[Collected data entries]
>>>>
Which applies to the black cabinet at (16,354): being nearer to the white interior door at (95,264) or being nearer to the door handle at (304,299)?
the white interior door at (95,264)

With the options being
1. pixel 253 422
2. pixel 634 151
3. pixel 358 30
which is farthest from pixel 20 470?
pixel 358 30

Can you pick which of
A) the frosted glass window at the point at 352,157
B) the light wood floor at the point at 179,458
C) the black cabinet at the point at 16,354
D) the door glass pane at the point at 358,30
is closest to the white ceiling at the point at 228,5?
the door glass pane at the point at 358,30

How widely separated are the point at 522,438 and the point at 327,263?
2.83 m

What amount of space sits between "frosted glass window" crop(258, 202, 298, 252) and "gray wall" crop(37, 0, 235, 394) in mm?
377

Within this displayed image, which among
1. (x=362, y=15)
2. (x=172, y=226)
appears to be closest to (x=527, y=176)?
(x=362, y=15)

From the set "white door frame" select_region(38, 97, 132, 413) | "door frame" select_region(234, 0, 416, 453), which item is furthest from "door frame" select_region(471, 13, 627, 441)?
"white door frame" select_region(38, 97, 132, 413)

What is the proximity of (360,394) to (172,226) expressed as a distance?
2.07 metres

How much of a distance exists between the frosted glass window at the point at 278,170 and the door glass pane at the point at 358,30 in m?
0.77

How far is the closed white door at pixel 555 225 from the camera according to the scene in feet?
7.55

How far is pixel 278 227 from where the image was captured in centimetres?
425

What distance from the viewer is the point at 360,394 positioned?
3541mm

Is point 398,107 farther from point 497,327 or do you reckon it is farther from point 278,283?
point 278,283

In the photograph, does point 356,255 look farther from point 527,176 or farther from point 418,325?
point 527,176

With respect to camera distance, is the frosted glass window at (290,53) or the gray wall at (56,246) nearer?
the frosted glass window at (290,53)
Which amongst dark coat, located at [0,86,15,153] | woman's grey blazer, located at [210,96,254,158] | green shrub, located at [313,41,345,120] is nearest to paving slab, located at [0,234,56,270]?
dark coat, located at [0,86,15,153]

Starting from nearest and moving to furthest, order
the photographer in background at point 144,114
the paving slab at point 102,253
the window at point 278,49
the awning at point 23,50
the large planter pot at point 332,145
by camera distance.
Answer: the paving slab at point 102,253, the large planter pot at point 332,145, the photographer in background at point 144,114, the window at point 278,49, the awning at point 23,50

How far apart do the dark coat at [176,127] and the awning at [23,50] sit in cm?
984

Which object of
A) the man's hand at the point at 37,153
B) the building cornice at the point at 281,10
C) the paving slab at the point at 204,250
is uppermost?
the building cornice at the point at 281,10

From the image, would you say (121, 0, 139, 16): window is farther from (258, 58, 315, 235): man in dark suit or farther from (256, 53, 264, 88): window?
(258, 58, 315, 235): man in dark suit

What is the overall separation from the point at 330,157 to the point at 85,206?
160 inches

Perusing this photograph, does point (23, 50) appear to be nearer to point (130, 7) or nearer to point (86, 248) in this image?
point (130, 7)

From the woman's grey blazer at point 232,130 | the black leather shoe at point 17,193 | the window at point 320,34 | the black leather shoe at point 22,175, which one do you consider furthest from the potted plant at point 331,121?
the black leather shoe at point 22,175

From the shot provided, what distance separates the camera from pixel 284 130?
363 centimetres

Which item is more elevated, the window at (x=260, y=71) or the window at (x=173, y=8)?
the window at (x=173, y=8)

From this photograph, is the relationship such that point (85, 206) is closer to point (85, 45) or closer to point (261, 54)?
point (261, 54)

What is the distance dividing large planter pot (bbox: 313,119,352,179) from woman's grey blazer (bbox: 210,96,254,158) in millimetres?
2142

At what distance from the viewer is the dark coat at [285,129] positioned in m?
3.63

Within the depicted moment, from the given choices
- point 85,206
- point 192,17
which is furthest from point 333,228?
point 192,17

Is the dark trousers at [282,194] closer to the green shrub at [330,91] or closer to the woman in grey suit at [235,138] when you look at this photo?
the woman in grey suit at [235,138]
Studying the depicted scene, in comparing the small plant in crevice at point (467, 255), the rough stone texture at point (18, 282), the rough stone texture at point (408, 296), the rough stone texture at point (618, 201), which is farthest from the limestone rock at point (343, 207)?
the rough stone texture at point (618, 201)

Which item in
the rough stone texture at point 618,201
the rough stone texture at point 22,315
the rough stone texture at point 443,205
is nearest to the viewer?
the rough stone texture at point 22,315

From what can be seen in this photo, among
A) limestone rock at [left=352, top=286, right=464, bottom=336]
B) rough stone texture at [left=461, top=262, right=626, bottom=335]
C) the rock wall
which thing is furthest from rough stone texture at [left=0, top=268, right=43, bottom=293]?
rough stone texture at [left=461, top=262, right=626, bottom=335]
<<<<
### Task prompt
Transcribe the entries word for word, starting at the line that contains "Within the depicted" and stopping after the final line of the entries.

### Answer for the task
Within the depicted moment, from the given choices
- point 85,206
- point 192,17
which is furthest from point 333,228?
point 192,17

Is the dark trousers at [282,194] closer to the green shrub at [330,91] or closer to the woman in grey suit at [235,138] when you look at this photo?
the woman in grey suit at [235,138]
Studying the depicted scene, in comparing the small plant in crevice at point (467, 255), the rough stone texture at point (18, 282), the rough stone texture at point (408, 296), the rough stone texture at point (618, 201), which is farthest from the limestone rock at point (343, 207)?
the rough stone texture at point (618, 201)

Which item in
the rough stone texture at point 618,201
the rough stone texture at point 22,315
the rough stone texture at point 443,205
is nearest to the viewer?
the rough stone texture at point 22,315

From what can be seen in this photo, among
A) limestone rock at [left=352, top=286, right=464, bottom=336]
B) rough stone texture at [left=461, top=262, right=626, bottom=335]
C) the rock wall
which thing is furthest from rough stone texture at [left=0, top=268, right=43, bottom=293]?
rough stone texture at [left=461, top=262, right=626, bottom=335]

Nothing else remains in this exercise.